Based on the KANO model’s qualitative screening, Indifferent (N16, N17) and Reverse (N18) attributes—with insignificant or negative impacts on user satisfaction—were excluded, leaving 15 key user demand indicators. To eliminate subjective ambiguity in design decisions, AHP was introduced to construct an evaluation model, converting qualitative user needs into quantitative weights to establish a priority system for design elements. As shown in Fig. 3, the 15 screened indicators were organized into a hierarchical structure: 1 target layer (A: Sustainable Wooden Toy Design Evaluation System), 4 criterion layers (B1: Safety Requirements; B2: Educational & Interactive Functions; B3: Structure & Usability; B4: Ecological & Sustainability), and 15 indicator layers.

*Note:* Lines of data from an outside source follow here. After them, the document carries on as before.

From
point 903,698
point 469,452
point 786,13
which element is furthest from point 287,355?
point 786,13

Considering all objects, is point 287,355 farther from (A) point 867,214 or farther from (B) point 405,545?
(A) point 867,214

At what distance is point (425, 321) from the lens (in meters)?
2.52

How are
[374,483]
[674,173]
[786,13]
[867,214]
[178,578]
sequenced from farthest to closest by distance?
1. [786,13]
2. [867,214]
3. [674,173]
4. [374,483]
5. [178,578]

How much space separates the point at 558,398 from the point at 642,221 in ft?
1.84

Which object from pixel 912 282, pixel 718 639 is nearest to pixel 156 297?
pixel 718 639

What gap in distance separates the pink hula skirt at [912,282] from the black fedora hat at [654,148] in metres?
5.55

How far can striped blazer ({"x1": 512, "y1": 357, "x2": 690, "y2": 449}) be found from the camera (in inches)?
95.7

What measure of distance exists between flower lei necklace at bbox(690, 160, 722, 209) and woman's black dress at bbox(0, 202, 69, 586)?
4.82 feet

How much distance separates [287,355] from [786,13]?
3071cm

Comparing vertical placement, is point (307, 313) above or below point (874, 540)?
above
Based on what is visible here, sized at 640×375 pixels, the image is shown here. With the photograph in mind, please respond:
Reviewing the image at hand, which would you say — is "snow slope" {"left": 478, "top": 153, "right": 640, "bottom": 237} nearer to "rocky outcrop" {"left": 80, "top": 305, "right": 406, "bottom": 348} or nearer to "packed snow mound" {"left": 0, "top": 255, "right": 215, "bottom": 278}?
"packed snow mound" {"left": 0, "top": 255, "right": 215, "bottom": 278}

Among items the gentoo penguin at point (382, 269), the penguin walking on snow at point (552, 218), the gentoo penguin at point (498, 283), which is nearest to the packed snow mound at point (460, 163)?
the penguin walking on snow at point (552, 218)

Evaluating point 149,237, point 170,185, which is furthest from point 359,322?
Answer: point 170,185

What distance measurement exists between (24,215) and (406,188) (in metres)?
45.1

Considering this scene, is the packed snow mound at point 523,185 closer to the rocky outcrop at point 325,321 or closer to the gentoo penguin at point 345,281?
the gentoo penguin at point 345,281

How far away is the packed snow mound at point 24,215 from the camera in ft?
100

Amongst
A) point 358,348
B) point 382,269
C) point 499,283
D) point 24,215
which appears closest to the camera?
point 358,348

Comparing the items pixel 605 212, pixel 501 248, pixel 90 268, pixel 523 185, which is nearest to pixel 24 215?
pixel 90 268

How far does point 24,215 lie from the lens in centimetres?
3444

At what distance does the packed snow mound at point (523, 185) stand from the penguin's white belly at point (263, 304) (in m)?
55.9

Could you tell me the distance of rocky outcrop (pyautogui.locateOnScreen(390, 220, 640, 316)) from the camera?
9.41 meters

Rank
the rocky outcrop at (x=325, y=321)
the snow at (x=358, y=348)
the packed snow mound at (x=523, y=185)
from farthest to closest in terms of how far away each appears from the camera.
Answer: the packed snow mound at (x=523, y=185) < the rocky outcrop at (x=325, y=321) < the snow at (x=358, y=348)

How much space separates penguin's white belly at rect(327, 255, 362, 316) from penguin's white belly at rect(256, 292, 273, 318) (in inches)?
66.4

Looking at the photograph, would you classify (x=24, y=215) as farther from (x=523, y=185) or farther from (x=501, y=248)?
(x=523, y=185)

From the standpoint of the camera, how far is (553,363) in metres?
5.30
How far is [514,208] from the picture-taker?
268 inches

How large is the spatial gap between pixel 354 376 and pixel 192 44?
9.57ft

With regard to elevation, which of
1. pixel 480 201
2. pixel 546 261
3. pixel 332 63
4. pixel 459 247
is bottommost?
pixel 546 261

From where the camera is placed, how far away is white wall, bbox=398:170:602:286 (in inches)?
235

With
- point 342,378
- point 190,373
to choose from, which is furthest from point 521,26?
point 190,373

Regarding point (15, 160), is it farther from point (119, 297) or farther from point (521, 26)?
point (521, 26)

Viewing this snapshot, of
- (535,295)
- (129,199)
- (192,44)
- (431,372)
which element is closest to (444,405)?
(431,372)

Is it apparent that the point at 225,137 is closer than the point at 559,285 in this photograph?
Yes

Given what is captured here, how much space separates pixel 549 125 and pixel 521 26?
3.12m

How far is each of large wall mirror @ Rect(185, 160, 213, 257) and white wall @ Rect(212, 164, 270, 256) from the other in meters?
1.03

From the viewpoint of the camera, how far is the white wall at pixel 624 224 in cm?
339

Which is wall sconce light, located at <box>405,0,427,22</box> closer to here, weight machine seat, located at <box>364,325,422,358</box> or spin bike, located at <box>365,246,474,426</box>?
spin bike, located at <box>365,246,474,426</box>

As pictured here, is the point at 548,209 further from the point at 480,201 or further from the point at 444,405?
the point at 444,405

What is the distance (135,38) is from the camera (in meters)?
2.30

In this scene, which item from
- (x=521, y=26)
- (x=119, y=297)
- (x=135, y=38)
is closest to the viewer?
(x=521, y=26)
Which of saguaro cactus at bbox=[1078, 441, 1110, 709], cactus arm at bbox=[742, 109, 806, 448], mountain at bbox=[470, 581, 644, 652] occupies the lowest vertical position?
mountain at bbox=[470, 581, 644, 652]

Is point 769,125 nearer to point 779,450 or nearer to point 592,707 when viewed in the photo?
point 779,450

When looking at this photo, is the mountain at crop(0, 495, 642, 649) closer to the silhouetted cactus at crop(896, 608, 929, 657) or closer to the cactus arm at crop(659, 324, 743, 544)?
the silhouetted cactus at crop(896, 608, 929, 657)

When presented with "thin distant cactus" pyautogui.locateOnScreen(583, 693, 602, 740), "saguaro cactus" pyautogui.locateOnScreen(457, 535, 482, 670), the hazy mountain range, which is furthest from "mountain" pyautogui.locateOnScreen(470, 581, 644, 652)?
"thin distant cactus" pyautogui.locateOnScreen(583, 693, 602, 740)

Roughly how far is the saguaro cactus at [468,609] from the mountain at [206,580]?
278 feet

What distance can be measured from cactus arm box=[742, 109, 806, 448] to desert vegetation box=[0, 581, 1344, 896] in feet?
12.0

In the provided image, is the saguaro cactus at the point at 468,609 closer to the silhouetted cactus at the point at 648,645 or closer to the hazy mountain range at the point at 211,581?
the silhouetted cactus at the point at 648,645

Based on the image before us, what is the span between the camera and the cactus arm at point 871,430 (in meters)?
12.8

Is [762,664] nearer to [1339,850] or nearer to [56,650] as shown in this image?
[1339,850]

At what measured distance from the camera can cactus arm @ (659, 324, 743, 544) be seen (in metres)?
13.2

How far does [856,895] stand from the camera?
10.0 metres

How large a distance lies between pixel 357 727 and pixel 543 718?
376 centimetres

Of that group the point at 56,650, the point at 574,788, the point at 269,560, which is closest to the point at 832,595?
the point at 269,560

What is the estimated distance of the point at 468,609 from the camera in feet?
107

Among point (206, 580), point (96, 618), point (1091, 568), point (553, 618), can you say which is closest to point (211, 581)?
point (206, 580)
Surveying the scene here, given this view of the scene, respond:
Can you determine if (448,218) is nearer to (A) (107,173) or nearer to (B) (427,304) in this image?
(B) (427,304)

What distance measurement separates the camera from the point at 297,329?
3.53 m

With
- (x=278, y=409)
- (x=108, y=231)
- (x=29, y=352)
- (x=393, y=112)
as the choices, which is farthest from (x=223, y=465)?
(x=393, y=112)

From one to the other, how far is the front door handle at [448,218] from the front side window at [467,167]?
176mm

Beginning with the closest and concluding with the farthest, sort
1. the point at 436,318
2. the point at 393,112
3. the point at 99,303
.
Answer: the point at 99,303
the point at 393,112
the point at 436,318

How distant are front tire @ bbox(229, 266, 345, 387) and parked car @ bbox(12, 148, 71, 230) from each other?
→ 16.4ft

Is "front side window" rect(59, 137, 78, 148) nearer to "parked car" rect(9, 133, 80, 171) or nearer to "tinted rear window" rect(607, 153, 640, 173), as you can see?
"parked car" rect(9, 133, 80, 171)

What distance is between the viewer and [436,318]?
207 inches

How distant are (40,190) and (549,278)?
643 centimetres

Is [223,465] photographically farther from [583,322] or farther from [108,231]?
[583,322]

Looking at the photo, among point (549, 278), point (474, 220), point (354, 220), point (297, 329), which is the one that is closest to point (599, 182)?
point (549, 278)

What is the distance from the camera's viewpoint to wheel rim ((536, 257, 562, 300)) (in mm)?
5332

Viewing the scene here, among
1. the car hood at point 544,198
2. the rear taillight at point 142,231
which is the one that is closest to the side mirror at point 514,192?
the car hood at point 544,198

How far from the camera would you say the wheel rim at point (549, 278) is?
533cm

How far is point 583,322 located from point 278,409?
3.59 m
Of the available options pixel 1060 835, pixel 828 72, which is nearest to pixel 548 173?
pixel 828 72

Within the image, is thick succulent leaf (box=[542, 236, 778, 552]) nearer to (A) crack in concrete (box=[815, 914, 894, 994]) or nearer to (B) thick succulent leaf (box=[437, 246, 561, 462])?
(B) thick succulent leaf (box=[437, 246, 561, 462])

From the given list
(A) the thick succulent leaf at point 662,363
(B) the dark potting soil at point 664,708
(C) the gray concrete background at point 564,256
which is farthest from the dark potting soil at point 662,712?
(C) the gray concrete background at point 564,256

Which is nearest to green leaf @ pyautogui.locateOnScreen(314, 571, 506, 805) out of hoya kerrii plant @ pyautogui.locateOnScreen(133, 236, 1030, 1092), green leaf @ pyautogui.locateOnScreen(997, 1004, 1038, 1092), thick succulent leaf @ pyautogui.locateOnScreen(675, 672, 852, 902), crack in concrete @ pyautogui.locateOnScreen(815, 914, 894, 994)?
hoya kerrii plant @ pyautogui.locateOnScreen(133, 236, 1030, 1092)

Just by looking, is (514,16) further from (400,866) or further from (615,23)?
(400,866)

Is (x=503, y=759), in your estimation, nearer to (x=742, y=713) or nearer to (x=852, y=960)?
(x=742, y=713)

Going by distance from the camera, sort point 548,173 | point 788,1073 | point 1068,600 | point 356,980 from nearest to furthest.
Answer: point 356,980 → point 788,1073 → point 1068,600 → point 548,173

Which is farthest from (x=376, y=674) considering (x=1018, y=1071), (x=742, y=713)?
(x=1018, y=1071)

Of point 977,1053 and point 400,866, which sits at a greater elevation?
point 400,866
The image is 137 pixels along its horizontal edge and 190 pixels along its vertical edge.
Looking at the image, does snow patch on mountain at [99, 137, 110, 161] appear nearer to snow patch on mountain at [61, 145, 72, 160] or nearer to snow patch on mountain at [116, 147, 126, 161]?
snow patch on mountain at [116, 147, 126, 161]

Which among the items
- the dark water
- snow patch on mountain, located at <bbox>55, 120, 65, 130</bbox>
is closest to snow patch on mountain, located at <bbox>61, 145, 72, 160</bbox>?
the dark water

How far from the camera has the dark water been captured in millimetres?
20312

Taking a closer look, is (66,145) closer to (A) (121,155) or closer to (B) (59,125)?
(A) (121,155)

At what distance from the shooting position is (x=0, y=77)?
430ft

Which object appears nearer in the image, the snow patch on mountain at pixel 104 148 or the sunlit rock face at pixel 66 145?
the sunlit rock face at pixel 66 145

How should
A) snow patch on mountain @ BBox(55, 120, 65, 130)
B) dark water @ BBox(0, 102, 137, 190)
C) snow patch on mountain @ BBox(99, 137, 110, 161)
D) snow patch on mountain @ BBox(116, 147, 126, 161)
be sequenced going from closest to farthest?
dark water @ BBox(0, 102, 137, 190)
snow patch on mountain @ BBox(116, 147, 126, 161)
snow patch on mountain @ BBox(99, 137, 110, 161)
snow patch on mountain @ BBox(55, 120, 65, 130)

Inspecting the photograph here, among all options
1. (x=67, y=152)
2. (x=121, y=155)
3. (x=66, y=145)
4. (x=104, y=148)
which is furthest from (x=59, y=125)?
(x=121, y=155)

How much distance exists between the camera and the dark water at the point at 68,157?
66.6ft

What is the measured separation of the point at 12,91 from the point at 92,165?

Fig. 3. Sustainable wooden toy design evaluation system

To ensure the rigor and professionalism of weight indicators, an expert panel of 18 professionals was convened, including 4 university product design faculty, 5 senior toy designers, 4 highly informed parents, and 3 experts in sustainable materials and design—all with over 5 years of experience in their respective fields. The panel used Saaty’s 1 to 9 scale (Table 2) for pairwise comparisons of indicators at each level. To mitigate extreme opinions, geometric mean aggregation was applied to the panel’s ratings to construct the final group judgment matrix.

Reflecting the strict regulatory standards of the children’s product industry (e.g., EN71, ASTM F963), the expert panel explicitly established ‘Safety’ as the foundational constraint. Consequently, in the pairwise comparison, Safety (B1) was prioritized over Ecological Sustainability (B4) and Educational Interaction (B2). This hierarchy represents a necessary ethical and legal premise for toy design, rather than a purely data-driven discovery. Based on this consensus, the criterion layer judgment matrix (A) and weight results were derived (Table 7).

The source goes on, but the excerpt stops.